ARGINYLATION OF CRT REGULATES PROTEIN FATE OUTSIDE DE ER.

LÓPEZ SAMBROOKS, CECILIA; GOITEA, VICTOE E.; CARPIO, MARCOS; HALLAK, MARTA

Washington DC

Congreso; ANNUAL MEETING SOCIETY FOR NEUROSCIENCE 2011; 2011

Post-translational modifications of proteins are significant for the regulation of cell functions; one of these is post-translational arginylation. In the present study (using fibroblasts and neuronal cultures) we demonstrated that a pool of calreticulin (CRT) undergoes retrotranslocation from the ER to the cytosol, because in CRT-knockout cells transfected with full-length CRT (that is expressed and processed solely in the ER); CRT appears arginylated in the cytoplasm. Furthermore in neurons treated with several stressors that lead to a reduction of cytosolic Ca2+ levels, (after 20 min application) the arginylated form of CRT (R-CRT) associates with stress granules (SGs).  However, in the presence of stressors that do not change Ca2+ levels, R-CRT is not recruited in the SGs despite the fact that they are formed, demonstrating the Ca2+-dependence of R-CRT association to SGs.

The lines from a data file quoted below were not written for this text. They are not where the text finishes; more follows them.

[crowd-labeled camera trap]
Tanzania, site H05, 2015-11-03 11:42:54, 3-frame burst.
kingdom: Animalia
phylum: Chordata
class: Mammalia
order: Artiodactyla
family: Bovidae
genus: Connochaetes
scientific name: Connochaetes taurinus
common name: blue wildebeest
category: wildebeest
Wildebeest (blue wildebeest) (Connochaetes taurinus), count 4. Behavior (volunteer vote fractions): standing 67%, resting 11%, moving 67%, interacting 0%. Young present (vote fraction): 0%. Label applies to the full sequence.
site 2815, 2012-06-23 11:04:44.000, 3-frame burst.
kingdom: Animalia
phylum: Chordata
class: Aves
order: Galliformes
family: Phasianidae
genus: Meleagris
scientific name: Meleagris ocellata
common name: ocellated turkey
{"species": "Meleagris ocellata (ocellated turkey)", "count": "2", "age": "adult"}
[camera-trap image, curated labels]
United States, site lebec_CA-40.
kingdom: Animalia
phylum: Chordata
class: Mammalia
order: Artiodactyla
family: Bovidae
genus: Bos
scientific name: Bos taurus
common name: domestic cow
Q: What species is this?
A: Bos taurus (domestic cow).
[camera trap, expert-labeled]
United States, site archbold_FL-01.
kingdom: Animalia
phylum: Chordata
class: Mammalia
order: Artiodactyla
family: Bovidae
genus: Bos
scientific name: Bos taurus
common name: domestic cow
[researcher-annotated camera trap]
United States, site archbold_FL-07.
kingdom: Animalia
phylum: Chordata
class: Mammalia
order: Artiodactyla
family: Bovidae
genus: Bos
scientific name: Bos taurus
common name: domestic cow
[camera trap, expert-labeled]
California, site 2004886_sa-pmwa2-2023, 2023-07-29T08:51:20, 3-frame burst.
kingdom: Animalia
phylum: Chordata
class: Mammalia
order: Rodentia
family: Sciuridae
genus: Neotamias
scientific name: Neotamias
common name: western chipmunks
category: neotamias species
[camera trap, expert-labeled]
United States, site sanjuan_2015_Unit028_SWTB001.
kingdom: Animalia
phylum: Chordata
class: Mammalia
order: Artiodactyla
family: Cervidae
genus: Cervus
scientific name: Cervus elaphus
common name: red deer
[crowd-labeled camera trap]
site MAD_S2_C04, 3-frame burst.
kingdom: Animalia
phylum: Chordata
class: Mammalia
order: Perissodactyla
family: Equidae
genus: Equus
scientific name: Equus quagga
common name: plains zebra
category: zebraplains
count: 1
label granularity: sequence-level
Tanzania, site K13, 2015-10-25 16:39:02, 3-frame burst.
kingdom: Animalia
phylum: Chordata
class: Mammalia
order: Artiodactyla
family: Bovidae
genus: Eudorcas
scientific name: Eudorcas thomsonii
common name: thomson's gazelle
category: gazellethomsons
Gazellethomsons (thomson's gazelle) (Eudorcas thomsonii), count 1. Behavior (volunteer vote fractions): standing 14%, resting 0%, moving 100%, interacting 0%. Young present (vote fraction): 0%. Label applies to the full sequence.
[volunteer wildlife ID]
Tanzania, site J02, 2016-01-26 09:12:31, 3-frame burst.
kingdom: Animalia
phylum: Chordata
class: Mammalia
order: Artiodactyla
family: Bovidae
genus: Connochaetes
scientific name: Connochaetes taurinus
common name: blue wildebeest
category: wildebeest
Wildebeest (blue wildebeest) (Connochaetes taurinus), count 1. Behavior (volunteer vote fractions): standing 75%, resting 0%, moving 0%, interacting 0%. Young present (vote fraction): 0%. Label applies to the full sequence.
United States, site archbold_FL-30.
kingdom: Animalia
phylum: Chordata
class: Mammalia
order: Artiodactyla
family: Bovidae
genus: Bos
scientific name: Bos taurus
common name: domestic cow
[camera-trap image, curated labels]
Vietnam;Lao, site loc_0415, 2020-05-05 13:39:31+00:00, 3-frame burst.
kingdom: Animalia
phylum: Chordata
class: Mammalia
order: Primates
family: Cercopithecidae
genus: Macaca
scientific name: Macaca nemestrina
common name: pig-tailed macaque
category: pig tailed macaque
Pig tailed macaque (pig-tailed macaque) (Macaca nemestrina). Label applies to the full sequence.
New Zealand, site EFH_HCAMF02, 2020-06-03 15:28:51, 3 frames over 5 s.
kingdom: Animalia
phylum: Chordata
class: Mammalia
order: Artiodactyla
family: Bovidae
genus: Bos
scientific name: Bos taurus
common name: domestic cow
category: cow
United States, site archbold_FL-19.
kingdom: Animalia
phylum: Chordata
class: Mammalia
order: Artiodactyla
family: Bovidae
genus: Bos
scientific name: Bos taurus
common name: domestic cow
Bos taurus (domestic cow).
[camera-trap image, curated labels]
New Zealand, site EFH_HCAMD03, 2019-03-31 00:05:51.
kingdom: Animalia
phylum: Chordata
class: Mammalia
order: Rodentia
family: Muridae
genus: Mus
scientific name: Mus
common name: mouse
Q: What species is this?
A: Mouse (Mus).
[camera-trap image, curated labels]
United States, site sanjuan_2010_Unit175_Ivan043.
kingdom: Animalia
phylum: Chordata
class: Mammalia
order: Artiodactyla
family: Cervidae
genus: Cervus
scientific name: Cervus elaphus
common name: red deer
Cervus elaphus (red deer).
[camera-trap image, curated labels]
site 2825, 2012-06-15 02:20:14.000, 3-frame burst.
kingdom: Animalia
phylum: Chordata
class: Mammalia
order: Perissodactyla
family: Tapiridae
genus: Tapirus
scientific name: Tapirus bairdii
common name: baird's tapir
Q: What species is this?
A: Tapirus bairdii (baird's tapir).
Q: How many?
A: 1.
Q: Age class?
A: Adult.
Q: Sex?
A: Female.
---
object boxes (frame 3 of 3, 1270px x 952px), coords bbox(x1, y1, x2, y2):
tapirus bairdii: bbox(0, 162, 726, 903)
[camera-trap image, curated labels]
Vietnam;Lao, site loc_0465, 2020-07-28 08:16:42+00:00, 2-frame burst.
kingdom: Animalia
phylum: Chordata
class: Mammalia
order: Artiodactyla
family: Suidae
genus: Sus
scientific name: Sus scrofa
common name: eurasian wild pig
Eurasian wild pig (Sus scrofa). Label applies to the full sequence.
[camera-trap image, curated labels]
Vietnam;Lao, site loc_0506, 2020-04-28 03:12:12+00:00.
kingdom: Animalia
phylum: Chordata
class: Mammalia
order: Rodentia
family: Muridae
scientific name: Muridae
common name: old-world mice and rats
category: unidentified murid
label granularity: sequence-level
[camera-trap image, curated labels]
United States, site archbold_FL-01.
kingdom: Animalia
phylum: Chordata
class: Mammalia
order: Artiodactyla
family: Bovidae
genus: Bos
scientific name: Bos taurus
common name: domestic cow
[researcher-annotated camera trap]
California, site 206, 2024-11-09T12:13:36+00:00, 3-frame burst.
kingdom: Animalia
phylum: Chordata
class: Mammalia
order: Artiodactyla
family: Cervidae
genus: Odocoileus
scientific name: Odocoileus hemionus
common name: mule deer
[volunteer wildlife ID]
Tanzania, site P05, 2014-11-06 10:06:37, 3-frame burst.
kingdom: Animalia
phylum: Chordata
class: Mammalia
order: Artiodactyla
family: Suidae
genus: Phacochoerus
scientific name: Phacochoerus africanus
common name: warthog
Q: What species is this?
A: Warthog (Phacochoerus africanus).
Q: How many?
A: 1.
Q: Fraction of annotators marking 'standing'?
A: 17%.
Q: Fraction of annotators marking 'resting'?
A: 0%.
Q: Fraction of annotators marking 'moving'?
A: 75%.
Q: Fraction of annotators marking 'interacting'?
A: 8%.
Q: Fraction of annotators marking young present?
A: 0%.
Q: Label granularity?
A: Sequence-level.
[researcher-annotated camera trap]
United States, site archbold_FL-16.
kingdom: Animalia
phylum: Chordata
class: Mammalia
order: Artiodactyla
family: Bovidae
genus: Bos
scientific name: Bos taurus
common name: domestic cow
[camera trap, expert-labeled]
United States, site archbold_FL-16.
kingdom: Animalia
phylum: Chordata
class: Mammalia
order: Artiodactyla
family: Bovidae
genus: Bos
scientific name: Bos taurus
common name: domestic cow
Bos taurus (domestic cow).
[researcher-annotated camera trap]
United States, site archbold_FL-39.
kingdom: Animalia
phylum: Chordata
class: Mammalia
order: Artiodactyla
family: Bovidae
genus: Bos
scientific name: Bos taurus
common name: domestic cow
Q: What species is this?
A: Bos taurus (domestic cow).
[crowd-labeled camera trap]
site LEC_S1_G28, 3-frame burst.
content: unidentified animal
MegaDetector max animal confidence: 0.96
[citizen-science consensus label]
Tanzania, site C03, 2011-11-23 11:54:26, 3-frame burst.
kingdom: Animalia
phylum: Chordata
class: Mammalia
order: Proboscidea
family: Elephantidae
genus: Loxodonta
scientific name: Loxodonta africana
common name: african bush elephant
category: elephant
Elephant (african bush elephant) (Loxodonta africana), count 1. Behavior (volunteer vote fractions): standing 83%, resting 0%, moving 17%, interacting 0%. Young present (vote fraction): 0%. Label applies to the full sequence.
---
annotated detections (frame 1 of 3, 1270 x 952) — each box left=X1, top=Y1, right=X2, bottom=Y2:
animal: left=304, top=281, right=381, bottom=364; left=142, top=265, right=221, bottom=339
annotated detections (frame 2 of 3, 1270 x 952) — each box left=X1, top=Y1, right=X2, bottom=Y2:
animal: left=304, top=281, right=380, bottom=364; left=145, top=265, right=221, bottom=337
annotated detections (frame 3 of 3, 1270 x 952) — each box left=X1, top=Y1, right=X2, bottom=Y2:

Moreover using different apoptotic inducers (after 2 hours treatment), cells lacking of arginyl-tRNA protein transferase are more resistant to apoptosis than the WT cells. In cells that express CRT-EYFP and R-CRT-EYFP incubated in the presence MG132 (a proteosomal inhibitor) there is an accumulation of R-CRT. Moreover in these treated cells with MG132, CRT shows an increased rate of degradation with respect to R-CRT. Thus, these results indicate that protein arginylation participates in cell survival and suggest that post-translational arginylation of CRT regulates protein fate and its function outside the ER.